+++ SOURCE DOCUMENT +++

It is also indisputable that those followers of Islam and Judaism both know perfectly well who he was. There are some 1.75 billion Muslims on Earth today, or 25% of the global population, and since Jesus is venerated as a very important prophet of their religion, to whom they say Muhammad spoke when he sprang to Heaven on a horse, Jesus is certainly not unknown to them. There are about 1.3 billion atheists the world over, and at least 98% of those people certainly know all about Jesus. It is highly possible that the only people on Earth who have no idea who he was, or anything about him, are those people who belong to the 100 or so primitive, uncontacted tribes remaining around the world, the most well known across the Internet of which are the Envira people of the Brazilian-Peruvian border area, deep in the Amazon Jungle. They have been photographed from helicopter. It is doubtful they know of Jesus, or Muhammad, or anyone else on this list, as they are 100% isolated from the rest of the world’s societies.

+++ SUPPLIED ENTRIES +++

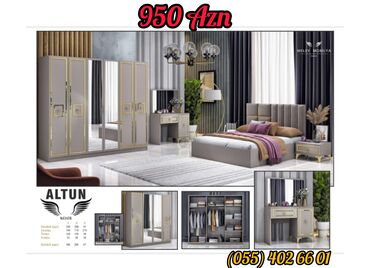 Yataq otağı dəstləri: İkinəfərlik çarpayı, Türkiyə, Yeni — 30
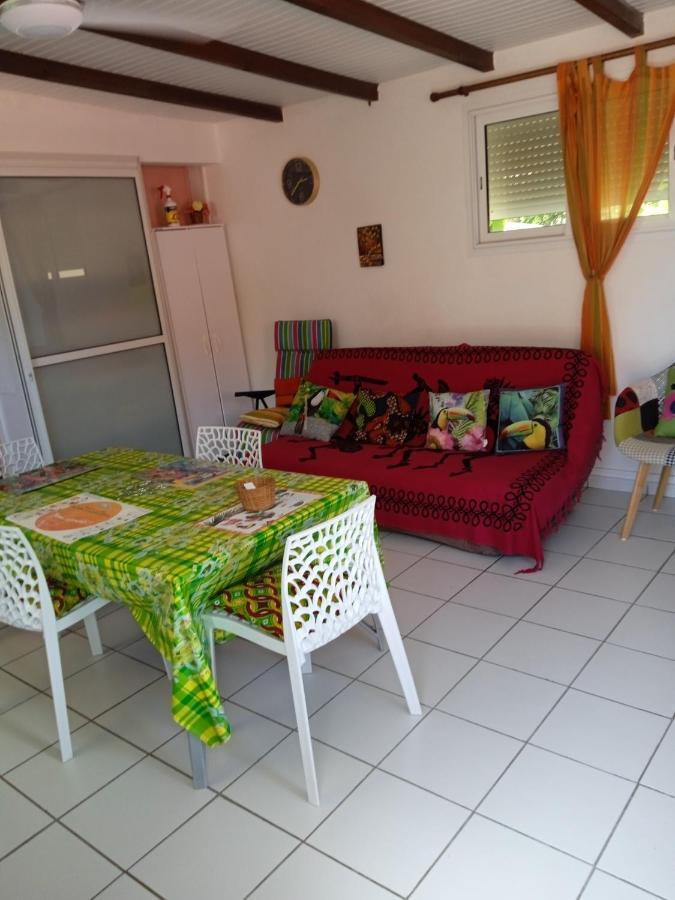 Apartamento Pinpin Pointe-Noire Exterior foto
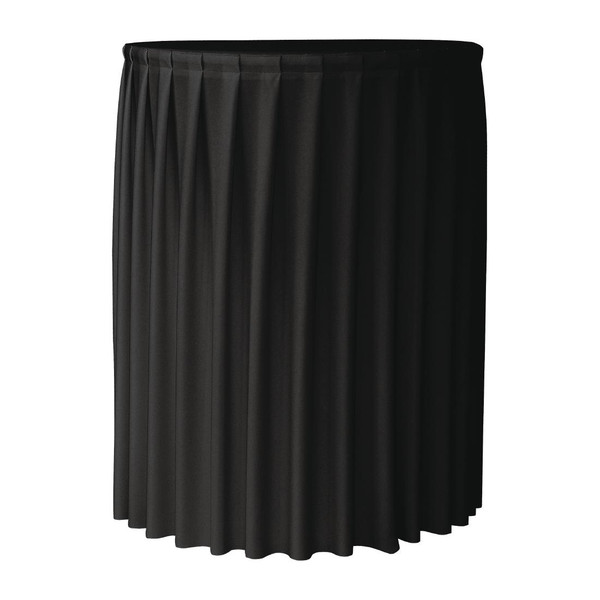 ZOWN Cocktail80 Table Paramount Cover Black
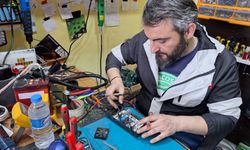 ÖLÜ AKÜ VE BATARYALARA CAN VERİYOR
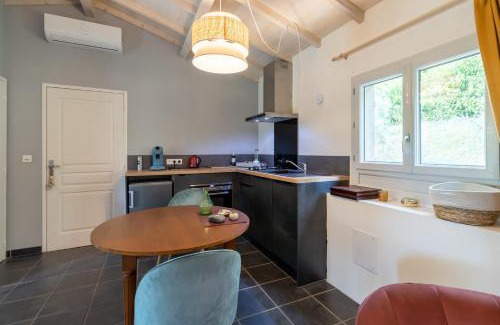 Saint-Cybranet House | Gite et spa privatif La Truffe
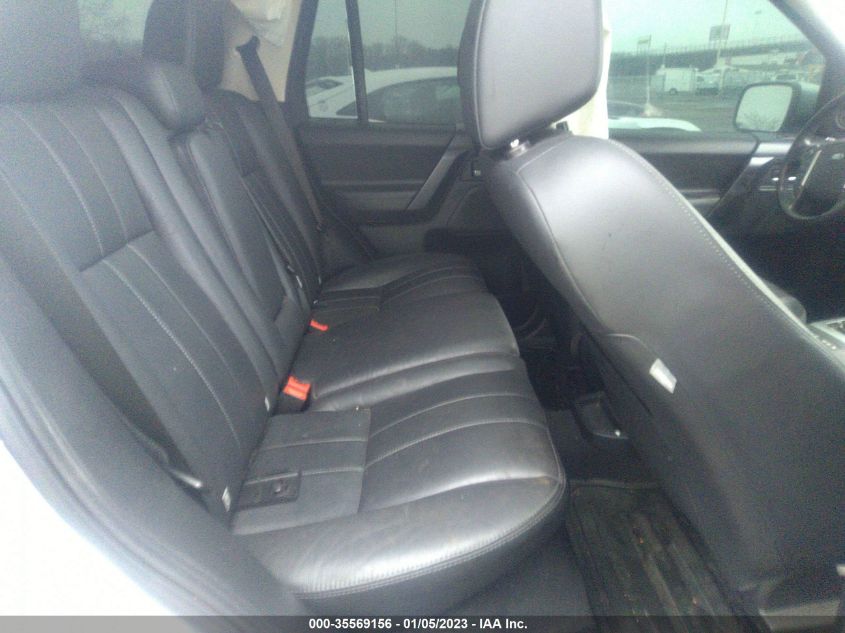 2013 LAND ROVER LR2 SALFR2BG0DH368622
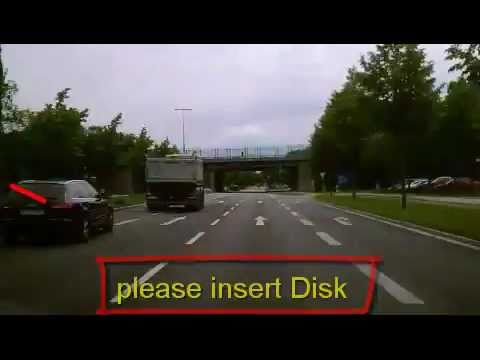 Autobahn A93 Plauen Regensburg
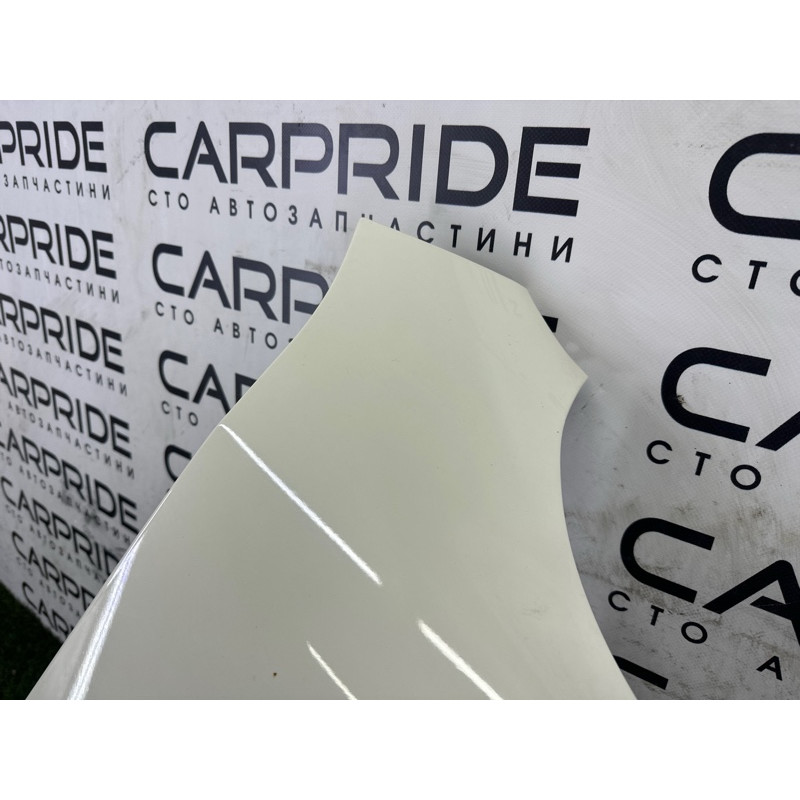 Крыло (наружные элементы кузова) Volkswagen Touareg NF 2013 3.6 7P6821106E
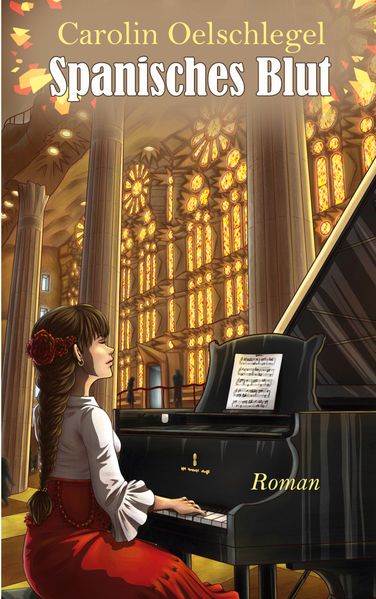 Cover von Spanisches Blut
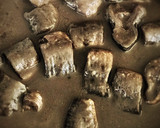 Foto del paso 7 de la receta: Lamprea a la bordelesa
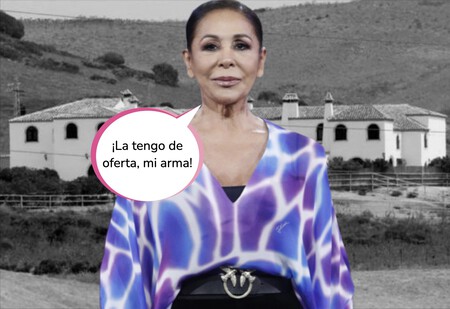 El plan de Isabel Pantoja para salir de la ruina: esto es lo que hará para embolsarse varios millones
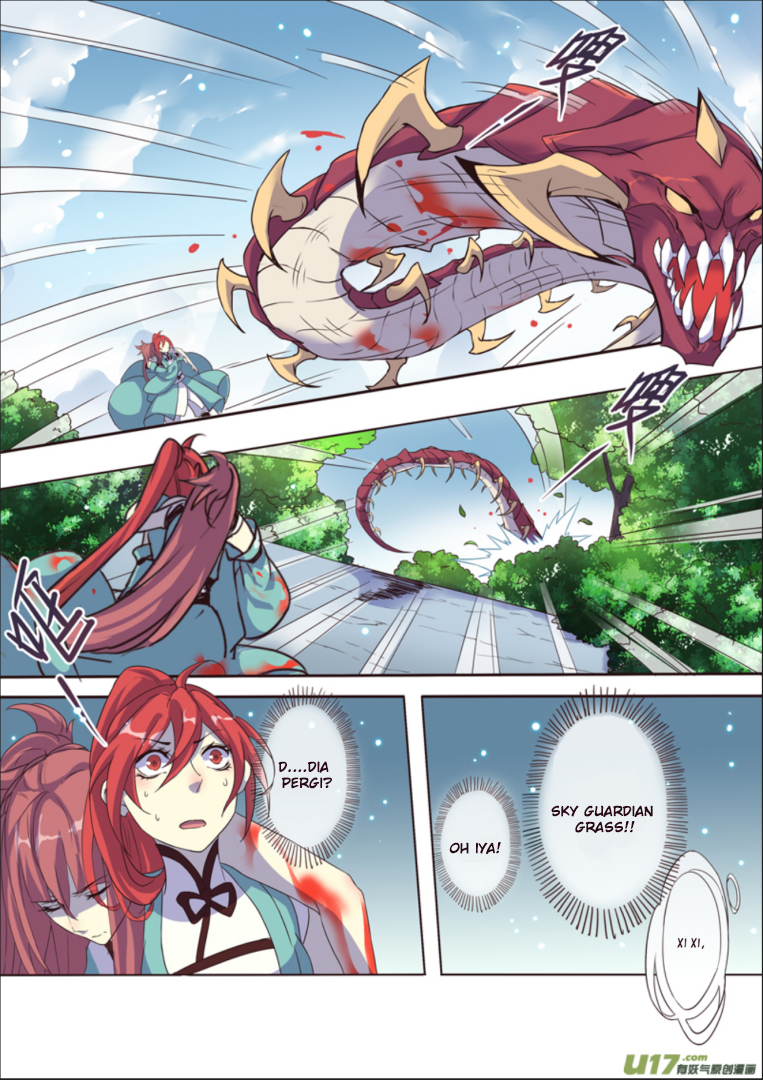 Miao Shou Xian Dan Chapter 11.2 - halaman 7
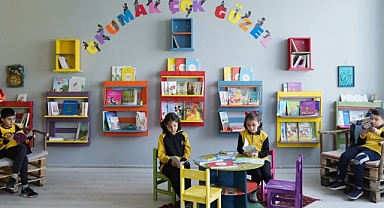 "ÖĞRETMEN, YAZAR; ÇOCUK ÇİÇEK AÇAR" TEMALI ÖĞRETMENLER ARASI HİKÂYE YAZMA YARIŞMASI BAŞVURU KILAVUZU YAYIMLANDI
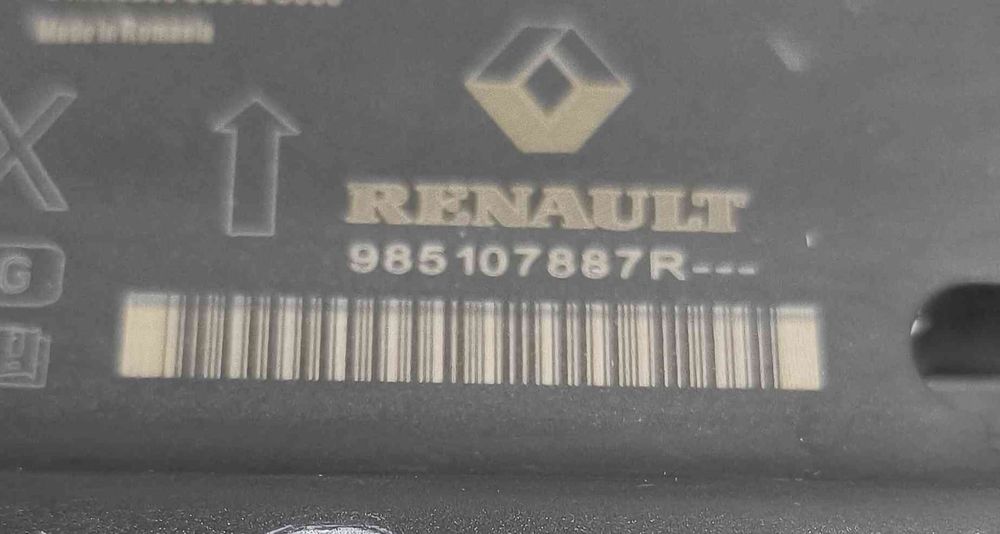 Centralina Airbag 985107887R - RENAULT CLIO V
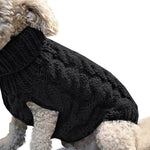 Pull Tricoté hivernal pour chiens - Vêtements chauds pour Chihuahua, Yorkshire et chiots - PawHarmony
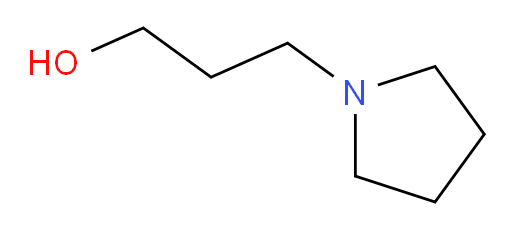 3-(pyrrolidin-1-yl)propan-1-ol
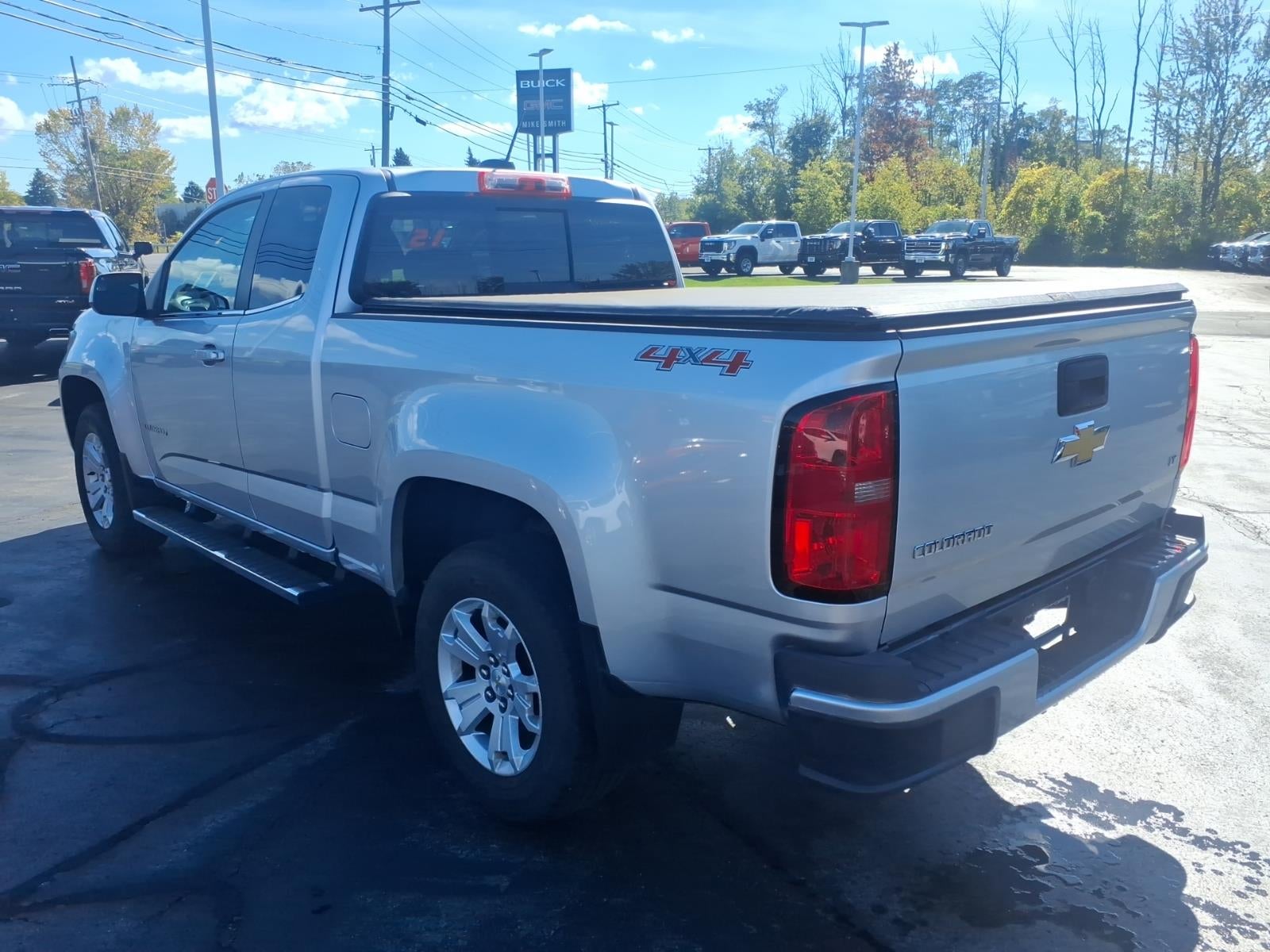 2015 Chevrolet Colorado 4WD LT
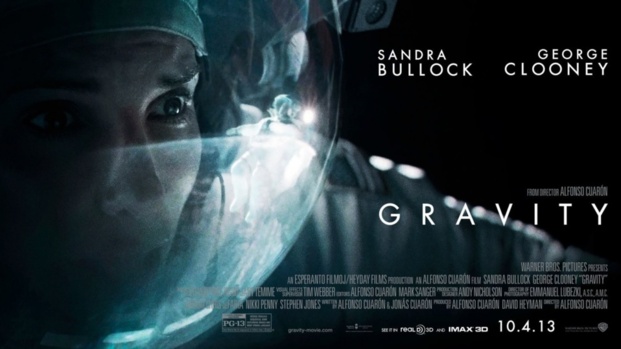 Gravity, Sandra Bullock perdue dans l'espace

+++

### CHECK YOUR UNDERSTANDING
- A) Do these statements agree with the passage about Jesus? (i) Muslims make up roughly a quarter of the world's population. (ii) The Envira people have been photographed from a boat. (iii) About 1.3 billion atheists live around the world.
- B) Could you go on with the passage about Jesus, starting right after its final sentence?
The data has no connection to the passage about Jesus.

### ACTIVITY ANSWERS
- A)
(i) Yes: "There are some 1.75 billion Muslims on Earth today, or 25% of the global population"
(ii) No: "They have been photographed from helicopter."
(iii) Yes: "There are about 1.3 billion atheists the world over"

- B)
Google claims that 129,864,880 books have been written and bound throughout human history and which still survive in book form in some library in the world. That is not as high a number as you might have expected, but we are speaking of different volumes, so only one of the 25 million copies of the Bible printed every single year counts toward this total. Out of these c. 130 million books, it is estimated that 40% are about Jesus. This percentage includes books about Christianity in general, whether evangelical (or anti-evangelical) or historical. Richard Dawkins’s The God Delusion focuses on God in general, but pays special attention to Christianity, as any atheist apology must, since Christianity is the most popular religion, and thus Dawkins’s book counts as 1 book about Jesus, as it counts as 1 book about Muhammad. So there are some 52 million different books circulating the world right now that are in some way concerned with Jesus, the man who may have lived, who may have walked on water, and risen from the dead. The Gospel of John, one of the 52 million books written about Jesus, ends with this passage: “Jesus did many other things as well. If every one of them were written down, I suppose that even the whole world would not have room for the books that would be written.”
Just missed the cut (many): Confucius, Napoleon Bonaparte, Albert Einstein, Abraham Lincoln, Michael Jackson, Elvis Presley, Jack the Ripper, Josef Stalin, Mao Zedong, and more.